I connected to EJ right away. We had some mutual friends from Los Angeles. I started to hang out with him. He helped me a lot adjusting to the high level in the ACB

You began the 2018-2019 season with famous team BC Partizan NiS Beograd (Serbia-KLS). What do you remember from this brief stay and why was your stay so short?


I remember the Partizan fans as being crazy and intense. I was signed by a previous coach. When I got there, he resigned. The new coach brought a player with him and had a different style. There was no room for me. 

You finished the 2018-2019 season with the Lakeland Magic (NBA G League) playing 27 games averaging 12.9ppg, 5.4rpg, 2.3apg, 1.0spg, FGP: 47.0%, 3PT: 35.2%, FT: 81.1%. That team had some good scorers. How much of a challenge is it in general to stand out for the NBA when the team has so many good players?

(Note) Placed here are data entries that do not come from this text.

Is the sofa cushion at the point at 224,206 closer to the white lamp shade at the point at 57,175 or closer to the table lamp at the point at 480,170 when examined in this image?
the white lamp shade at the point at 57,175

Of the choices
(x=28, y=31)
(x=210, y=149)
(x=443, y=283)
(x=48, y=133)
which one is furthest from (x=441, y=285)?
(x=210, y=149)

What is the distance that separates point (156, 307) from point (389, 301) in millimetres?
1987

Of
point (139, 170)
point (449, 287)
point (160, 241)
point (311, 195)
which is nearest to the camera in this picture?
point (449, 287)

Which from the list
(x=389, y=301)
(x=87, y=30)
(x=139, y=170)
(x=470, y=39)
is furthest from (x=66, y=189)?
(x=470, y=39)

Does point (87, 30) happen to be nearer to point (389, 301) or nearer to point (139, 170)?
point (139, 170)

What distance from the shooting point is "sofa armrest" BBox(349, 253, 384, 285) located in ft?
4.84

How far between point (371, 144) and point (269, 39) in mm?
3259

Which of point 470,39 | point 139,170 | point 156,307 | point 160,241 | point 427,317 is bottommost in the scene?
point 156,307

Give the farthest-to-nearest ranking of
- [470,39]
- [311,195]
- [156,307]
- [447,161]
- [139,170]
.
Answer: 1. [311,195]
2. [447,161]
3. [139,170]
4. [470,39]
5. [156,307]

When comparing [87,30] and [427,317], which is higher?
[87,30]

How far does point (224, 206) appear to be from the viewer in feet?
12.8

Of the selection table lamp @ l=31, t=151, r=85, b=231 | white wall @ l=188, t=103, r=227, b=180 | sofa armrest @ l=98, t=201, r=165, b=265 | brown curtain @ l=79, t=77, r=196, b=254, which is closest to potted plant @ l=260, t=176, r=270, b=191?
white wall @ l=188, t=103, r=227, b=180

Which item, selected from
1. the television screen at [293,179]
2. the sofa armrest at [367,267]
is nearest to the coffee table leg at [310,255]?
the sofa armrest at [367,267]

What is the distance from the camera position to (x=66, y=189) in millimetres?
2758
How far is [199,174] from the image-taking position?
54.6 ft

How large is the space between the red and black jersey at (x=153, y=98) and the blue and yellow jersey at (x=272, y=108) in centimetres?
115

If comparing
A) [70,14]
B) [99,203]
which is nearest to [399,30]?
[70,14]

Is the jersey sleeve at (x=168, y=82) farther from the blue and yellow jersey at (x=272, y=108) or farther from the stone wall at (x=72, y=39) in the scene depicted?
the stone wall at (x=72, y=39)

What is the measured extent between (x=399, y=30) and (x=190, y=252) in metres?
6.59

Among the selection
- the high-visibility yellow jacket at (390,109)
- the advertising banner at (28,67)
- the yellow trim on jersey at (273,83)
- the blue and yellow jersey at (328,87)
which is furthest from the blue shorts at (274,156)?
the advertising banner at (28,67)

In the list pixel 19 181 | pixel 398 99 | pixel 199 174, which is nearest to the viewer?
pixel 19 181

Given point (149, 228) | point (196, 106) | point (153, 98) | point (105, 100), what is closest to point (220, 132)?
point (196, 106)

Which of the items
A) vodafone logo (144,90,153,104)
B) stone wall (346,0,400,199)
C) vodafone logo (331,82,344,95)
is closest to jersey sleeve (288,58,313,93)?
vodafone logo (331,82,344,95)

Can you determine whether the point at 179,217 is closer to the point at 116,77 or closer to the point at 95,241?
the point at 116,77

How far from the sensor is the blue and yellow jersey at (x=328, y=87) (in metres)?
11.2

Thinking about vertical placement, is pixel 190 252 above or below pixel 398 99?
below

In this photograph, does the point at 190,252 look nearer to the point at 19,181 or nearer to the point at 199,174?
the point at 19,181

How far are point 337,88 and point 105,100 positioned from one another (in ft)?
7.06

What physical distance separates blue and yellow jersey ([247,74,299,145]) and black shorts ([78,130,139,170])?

I think that it’s tough on any team. It is tough to stand out on a losing team, because no one really knows who really contributed. I think that the NBA will notice that 13 or 14 point scorer on a winning team first before that 19 or 20 point scorer on a losing team. We really had it together on that team. Most G-League teams aren’t that together. 

You played the 2017-2018 season primarily for the at Iowa Wolves (NBA G League) playing 45 games averaging 18.9ppg, 4.8rpg, 3.6apg, FGP: 49.0%, 3PT: 40.4%, FT: 79.7%, but you did play an NBA game for the Minnesota Timberwolves. How disappointing was it not getting more of an NBA run that season considering the G-League stats that you put up having 3 30 point games in November?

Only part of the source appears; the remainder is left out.